One of the great things about Campus Reform is that we're equal opportunity promoters of conservative and libertarian leadership of all stripes. Sure, we all have our own pet issues and so do the student and youth leaders we assist. But whatever combination of hot buttons push your buttons, as long as they somehow reach the core of free markets, limited government, a strong national defense or traditional values, we want to help you succeed.
It'd be silly for anyone to tell you there is one kind of young conservative out there. There are more than can be counted: from traditionalists, libertarians, neoconservatives, paleoconservatives, and even Objectivists just to name a handful. What's always amazed me is the broad intellectual diversity of the conservative movement.
That said, there are definite trends in the growth of the movement that we've received a first-hand look at out in the field. The next generation is making their preferences known in the 2012 Presidential caucuses and primaries.
If voters 18-30 decided who would represent the GOP in 2012, Texas Congressman Ron Paul would win convincingly, winning nearly 50% of that voting group in Iowa and New Hampshire and a smaller but substantial first place share in South Carolina. But this isn't just a sign that young people like Paul as a better personality than the other candidates. His agenda and issue positions are in stark contrast to the others and are the main driver of his efforts.

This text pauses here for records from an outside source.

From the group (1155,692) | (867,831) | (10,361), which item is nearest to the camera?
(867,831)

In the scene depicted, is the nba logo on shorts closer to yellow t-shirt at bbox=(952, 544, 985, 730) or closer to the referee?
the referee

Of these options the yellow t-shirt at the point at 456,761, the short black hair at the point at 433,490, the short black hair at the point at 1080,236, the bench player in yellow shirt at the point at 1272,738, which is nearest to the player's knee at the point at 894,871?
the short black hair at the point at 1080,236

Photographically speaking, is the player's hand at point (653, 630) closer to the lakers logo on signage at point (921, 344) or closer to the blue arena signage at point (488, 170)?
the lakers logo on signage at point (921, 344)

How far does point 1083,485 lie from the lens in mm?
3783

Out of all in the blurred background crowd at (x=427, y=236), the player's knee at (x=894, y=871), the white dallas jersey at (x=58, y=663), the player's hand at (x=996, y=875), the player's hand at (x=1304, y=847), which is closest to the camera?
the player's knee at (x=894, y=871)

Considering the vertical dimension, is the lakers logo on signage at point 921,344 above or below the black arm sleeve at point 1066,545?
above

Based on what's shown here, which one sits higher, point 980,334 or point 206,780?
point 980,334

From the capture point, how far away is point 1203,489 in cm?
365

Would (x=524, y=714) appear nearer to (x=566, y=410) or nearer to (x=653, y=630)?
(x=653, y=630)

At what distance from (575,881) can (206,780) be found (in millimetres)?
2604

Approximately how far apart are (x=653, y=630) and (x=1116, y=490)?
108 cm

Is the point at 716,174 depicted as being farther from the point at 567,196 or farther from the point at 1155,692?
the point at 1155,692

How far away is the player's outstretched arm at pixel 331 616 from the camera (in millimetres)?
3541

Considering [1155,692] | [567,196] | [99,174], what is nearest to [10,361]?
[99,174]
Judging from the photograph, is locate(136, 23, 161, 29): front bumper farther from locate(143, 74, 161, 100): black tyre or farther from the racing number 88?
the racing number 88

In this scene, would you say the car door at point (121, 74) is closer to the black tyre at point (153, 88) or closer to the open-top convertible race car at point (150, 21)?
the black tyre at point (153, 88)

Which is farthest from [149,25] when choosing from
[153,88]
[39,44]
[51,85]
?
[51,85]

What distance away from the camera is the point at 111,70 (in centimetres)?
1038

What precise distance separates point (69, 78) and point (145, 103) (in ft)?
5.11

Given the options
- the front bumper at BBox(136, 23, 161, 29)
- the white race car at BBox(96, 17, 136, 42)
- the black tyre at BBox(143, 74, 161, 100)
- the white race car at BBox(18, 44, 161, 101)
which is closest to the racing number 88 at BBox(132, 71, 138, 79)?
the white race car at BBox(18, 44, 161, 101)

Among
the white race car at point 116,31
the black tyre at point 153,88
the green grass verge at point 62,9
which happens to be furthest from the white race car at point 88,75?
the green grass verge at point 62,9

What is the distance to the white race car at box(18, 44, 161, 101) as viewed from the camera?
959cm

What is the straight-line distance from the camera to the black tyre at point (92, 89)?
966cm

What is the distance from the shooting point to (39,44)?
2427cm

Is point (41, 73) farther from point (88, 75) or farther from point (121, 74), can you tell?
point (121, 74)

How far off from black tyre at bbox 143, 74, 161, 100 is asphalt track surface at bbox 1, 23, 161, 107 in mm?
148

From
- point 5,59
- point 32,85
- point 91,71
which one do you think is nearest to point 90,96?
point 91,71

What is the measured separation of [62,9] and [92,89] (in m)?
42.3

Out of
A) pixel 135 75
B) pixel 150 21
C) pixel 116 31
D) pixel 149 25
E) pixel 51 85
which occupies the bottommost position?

Some older voters and activists might write this off as youthful idealism at work, since Paul's uncompromising views on social and foreign policy often run sharply counter to the existing Republican mainstream. But, in fact, Paul's statistical victories represent a change in attitude that could already be noticed on college campuses for the last several years. And if history is any guide, it is worth remembering that naysayers have been wrong before, when past conservative champions like Goldwater and Reagan also gave rise to unlikely, but lasting youth movements.